ART | RESIDENCE AND EXHIBITION | 2024
“Tindakan sederhana seperti ini membawa makna yang tak terlihat; koin menjadi penghubung antara dunia material dengan spiritual. Ia menggambarkan kepercayaan bahwa ada kekuatan yang lebih besar yang bisa dipengaruhi oleh niat baik, meskipun hanya melalui benda kecil yang kita sering abaikan.”
Atmosfer di Pos Randu 11
Rumah yang sederhana dan kecil, setengah ruangan tamunya dipenuhi oleh anak muda, mahasiswa, dan seniman, pada sore itu setelah hujan lebat mengguyur Driyorejo, Kota Gresik. Tepat pada hari Minggu, 24 November 2024, saya mendatangi kegiatan yang diinisiasi Kecoaktimur, kolektif seni yang tinggal di pinggiran Kota Surabaya, dalam acara Presentasi Hasil Residensi Seniman bernama Sultan Putra yang bertajuk “Roots & Rhythms” di Pos Randu 11, nama baru atau tempat yang biasa digunakan oleh mereka berbagai kegiatan dari workshop, presentasi, studio bersama, sampai menonton bioskop bersama warga sekitar. Ruang tamu tersebut disulap menjadi ruang berbagi mulai dari berbagi pengetahuan buku-buku yang tertata rapi di sebuah rak di pojok ruang, meja yang menjajakan merchandise, hingga sorotan proyektor seperti co-working space pada umumnya, tetapi bedanya ruangan ini lebih intim dengan adanya tikar tradisional dan suguhan hangat yang mereka sediakan; seperti bertamu di rumah tetangga.

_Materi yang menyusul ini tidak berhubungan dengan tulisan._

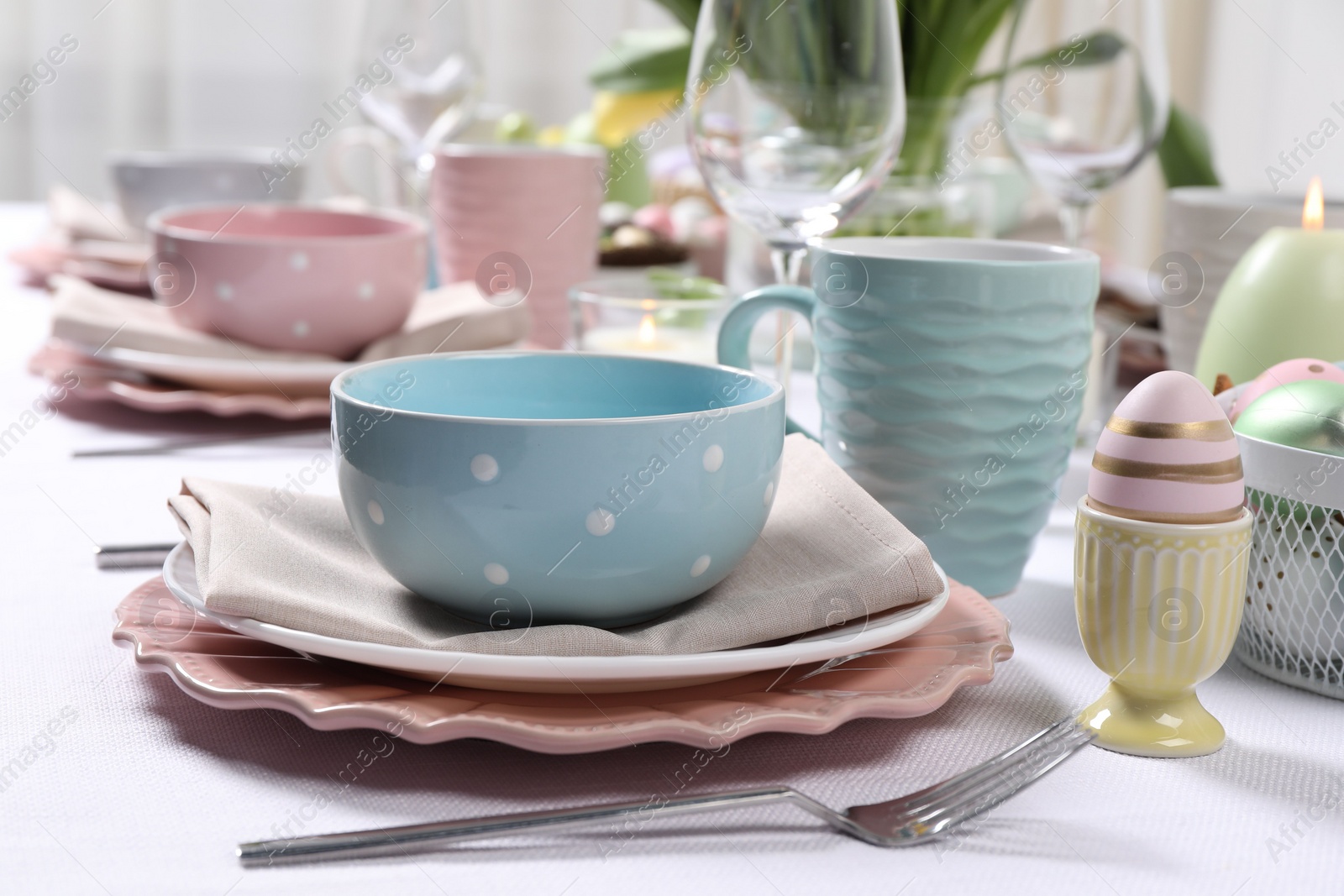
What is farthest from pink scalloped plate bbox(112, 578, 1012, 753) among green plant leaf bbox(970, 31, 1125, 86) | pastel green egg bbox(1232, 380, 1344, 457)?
green plant leaf bbox(970, 31, 1125, 86)

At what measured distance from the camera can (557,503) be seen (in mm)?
355

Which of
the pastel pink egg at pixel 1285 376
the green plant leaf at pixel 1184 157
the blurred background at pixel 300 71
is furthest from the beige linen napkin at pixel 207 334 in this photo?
the blurred background at pixel 300 71

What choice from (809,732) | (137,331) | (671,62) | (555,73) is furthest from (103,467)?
(555,73)

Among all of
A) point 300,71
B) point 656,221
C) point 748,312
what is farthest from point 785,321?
point 300,71

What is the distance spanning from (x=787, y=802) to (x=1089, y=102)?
2.30ft

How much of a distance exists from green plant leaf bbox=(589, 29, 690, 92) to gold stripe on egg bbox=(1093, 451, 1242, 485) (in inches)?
34.5

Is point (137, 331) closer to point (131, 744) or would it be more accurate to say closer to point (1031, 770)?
point (131, 744)

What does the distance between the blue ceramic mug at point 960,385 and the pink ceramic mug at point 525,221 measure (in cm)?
43

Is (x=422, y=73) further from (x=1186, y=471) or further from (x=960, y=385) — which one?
(x=1186, y=471)

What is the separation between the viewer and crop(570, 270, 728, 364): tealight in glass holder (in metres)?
0.72

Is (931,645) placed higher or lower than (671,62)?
lower

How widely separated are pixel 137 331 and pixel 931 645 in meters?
0.50

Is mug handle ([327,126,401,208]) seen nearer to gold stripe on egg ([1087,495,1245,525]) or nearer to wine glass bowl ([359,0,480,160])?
wine glass bowl ([359,0,480,160])

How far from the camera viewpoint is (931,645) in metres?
0.39
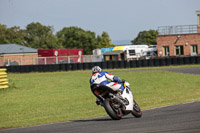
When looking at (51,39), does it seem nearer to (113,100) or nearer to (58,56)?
(58,56)

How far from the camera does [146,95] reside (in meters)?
18.2

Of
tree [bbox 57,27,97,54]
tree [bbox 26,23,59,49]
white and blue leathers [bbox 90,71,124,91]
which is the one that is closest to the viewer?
white and blue leathers [bbox 90,71,124,91]

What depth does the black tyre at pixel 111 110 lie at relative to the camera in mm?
9961

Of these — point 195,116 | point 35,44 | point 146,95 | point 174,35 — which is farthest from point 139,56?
point 35,44

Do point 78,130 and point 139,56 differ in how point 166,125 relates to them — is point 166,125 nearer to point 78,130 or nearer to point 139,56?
point 78,130

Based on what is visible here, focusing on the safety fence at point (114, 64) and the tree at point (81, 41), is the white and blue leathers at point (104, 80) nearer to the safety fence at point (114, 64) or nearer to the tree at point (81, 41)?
the safety fence at point (114, 64)

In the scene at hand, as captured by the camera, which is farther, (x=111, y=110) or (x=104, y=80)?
(x=104, y=80)

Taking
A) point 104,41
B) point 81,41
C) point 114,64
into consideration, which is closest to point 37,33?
point 81,41

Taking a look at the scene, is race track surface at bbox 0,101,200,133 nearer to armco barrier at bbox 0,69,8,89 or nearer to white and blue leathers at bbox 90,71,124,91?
white and blue leathers at bbox 90,71,124,91

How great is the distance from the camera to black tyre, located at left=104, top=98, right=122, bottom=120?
9.96m

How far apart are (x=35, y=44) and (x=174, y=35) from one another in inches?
2478

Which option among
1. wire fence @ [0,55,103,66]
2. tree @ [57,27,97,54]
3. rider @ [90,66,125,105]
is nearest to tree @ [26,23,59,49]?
tree @ [57,27,97,54]

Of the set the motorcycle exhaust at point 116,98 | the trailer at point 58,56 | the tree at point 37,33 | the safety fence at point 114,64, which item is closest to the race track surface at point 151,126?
the motorcycle exhaust at point 116,98

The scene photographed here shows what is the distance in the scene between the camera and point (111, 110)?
10023 mm
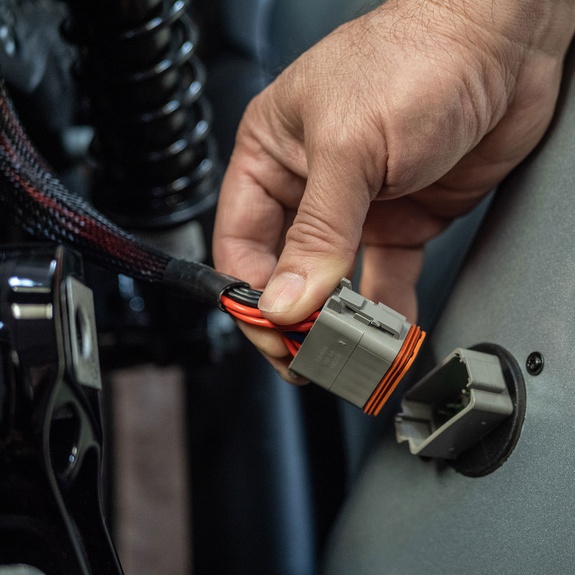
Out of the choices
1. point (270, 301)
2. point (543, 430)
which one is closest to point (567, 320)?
point (543, 430)

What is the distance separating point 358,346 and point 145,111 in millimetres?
366

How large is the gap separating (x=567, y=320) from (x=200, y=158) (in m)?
0.47

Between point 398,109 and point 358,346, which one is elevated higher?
point 398,109

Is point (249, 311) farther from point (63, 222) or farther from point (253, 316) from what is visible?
point (63, 222)

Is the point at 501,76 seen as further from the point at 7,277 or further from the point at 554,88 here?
the point at 7,277

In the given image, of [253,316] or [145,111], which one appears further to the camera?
[145,111]

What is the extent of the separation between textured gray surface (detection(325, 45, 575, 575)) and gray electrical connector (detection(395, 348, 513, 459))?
2 cm

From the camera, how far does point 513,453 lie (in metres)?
0.43

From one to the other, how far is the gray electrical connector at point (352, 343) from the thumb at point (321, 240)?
0.9 inches

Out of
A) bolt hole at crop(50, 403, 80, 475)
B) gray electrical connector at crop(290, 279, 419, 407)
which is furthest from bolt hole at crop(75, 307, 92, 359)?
gray electrical connector at crop(290, 279, 419, 407)

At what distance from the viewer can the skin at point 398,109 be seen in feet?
1.56

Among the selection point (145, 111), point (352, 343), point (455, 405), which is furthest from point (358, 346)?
point (145, 111)

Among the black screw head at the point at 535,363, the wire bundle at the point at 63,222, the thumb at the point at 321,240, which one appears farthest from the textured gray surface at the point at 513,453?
the wire bundle at the point at 63,222

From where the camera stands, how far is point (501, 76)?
0.50 m
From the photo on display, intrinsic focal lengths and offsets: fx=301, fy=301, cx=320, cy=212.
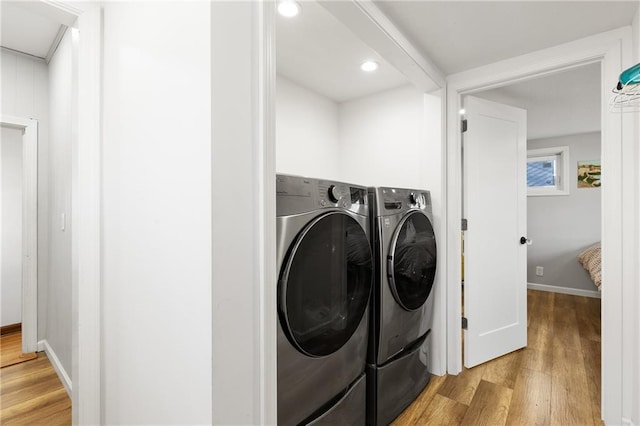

Suasana hangat dengan audiens yang seadanya, presentasi berlangsung dengan santai, tapi serius. Gilang, sapaan akrab Sultan Putra Gemilang, adalah seniman muda yang berasal dari Sidoarjo, akan tetapi setiap harinya bekerja dan hidup di Surabaya. Pada bulan September- Oktober akhir kemarin, ia selesai mengikuti residensi di Jepang, tepatnya di Aomori, Kota Hachinohe. Karya-karyanya mengeksplorasi tentang narasi sejarah, kelokalan hingga isu sosial dengan eksekusi pendekatan Relational Aesthetic. Gilang percaya bahwa karyanya bisa berkolaborasi dan berkoneksi dengan publik.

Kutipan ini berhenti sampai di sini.